Glovemaking, one of few remaining handicraft industries, began in this country over 250 years ago in an upstate New York community that would be called Gloversville. Sir William Johnson (who received the only baronetcy ever granted on American soil) persuaded a shipload of Scottish Highlanders from Perthshire to brave the Atlantic to establish the glovemaking industry in the New World. The Highlanders brought their tools -- needles, thread, and the sword-like shears necessary for cutting leather -- and these artisans also carried with them the closely guarded guild craft techniques of Europe. Material they found in abundance. Indians provided deerskin hides that gave gloves a unique durability and feel.
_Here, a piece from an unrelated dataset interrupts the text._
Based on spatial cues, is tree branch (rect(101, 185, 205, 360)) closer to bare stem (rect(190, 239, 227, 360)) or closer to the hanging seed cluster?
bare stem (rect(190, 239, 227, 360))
And the U.S. glovemaking craft was born.
"All it takes to make a fine leather glove is a hide and a pair of hands." an old glover adage
Sir William settled close to Gloversville, then known as "The Gate of the Adirondacks," and later married a full-blooded Mohawk woman. The crystal-clear water from the Adirondack mountains was perfect for the tanning of deerskin to a velvety soft texture. The leather gloves and mittens produced were traded with the tin peddlers from Boston and the local economy flourished. The age-old tradition of glovemaking survived virtually intact in Gloversville, allowing the community to easily weather the Great Depression and World War II because everyone needed gloves. Glove manufacturing was the stimulus for full employment as one manufacturing job created 5 to 8 other supplier and service jobs throughout the community.
However, in the early 1960s, glove manufacturing began to move outside the country where lower cost labor was available. Today, most gloves are made offshore, in places like China and Indonesia, where wages are 20 to 30 times less than what American workers must make to survive. Rather than invest in automating the U.S. glovemaking process, glove manufacturers, with the support of government, chose to move to the lowest cost labor source.
"The encouragement of mere consumption is no benefit to commerce; for the difficulty lies in supplying the means, not in stimulating the desire of consumption; and we have seen that production alone furnishes those means. Thus, it is the aim of good government to stimulate production, of bad government to encourage consumption." Jean Baptiste Say
Globalization is not working for everyone.
Stagnating wages and rising job insecurity in developed countries are creating popular disenchantment with the free movement of goods, capital and people across borders. If unchecked, popular fears could turn into a political backlash that could lead to protectionism.
A slow-growth world has big implications for companies. For one, it's likely that the prices of commodities such as oil and copper, already well off their peaks, will continue to fall. In the past, oil had its sharpest declines in years when global growth was slowest. Similarly, industries that require long-term investment--aircraft, semiconductors and cars--may find themselves squeezed by slower long-term growth.
Several things need to happen to get the economy off the slow-growth track. First, the private sector in the U.S. must concentrate on generating more productivity gains at home. In addition, U.S. companies need to focus on creating more innovative goods and services that can be produced in this country and shipped abroad.